* START SELECTED EXCERPT *

Partial-Output Salvage
Stream every model token to an atomic partial file so mid-stream crashes leave a consistent salvage — then surface the recovery status to the model on the next prompt.
Intent & Description
🎯 Intent
Without a partial-output mechanism, a SIGKILL mid-inference loses all tokens that were streaming — minutes of model time and real context gone with no trace.
📋 Context
The agent runs on hardware that occasionally crashes: OOM killer, watchdog timer, deploy restart mid-stream. Per-call inference is long enough that losing a half-finished stream is meaningful. The existing resumption pattern only restores durably written state — not the tokens that were streaming when the kill signal landed.

* END SELECTED EXCERPT *

▶ [REQUIREMENTS]
1 - Answer these questions about the partial-output salvage page:
(a) What signal, arriving mid-inference, loses all the tokens that were streaming?
(b) What three causes of crashes does the page list?
(c) What state does the existing resumption pattern restore?
2 - Extend the partial-output salvage page, starting after its last sentence.
The listing after this text comes from a separate source.

* START DATA EXCERPT *

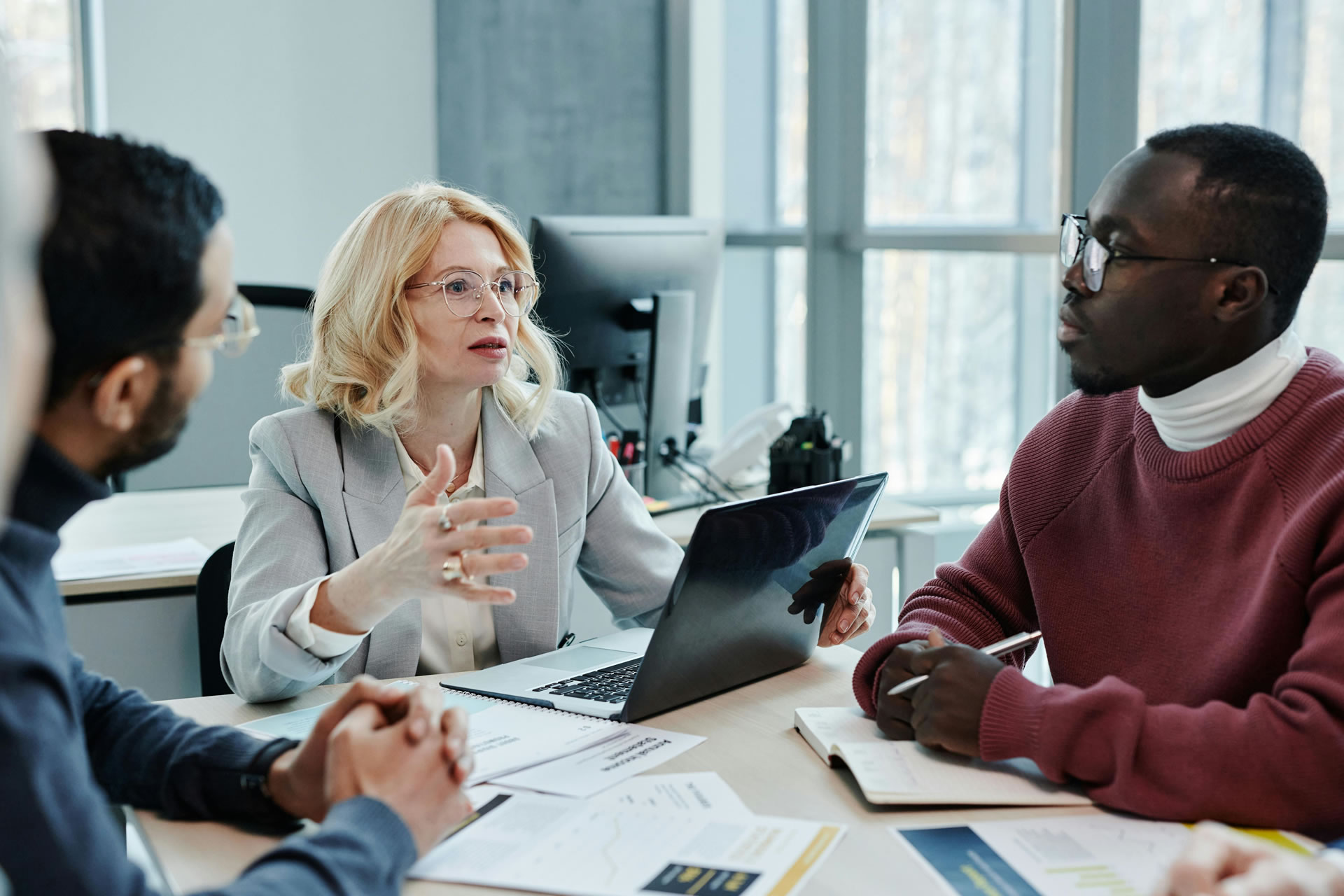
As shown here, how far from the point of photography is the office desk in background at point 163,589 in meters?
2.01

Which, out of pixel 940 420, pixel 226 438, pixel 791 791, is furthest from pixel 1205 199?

* END DATA EXCERPT *

▶ [ANSWERS TO EACH TASK]
1 -
(a) A SIGKILL.
(b) The OOM killer, a watchdog timer, and a deploy restart mid-stream.
(c) Only durably written state.

2 -
💡 Solution
Mechanical finite-state machine. On stream start: open partial.tmp, write a start marker with thought-id, timestamp, model ID. On each chunk: append to tmp, periodically os.rename(tmp, partial) for atomicity. On normal stream end: rename to canonical thought path, delete partial. On startup: scan for orphan partial.* files, finalize each with a typed RecoveryStatus enum (RECOVERED_FROM_PARTIAL for hard kill, TIMEOUT_PARTIAL for watchdog timeout). Include last_partial_recovery:
Real-world Use Case
- The runtime can SIGKILL the agent mid-stream and that loses meaningful work.
- Inference is long enough per call that a partial stream has real salvage value.
- The filesystem supports atomic rename in the working directory.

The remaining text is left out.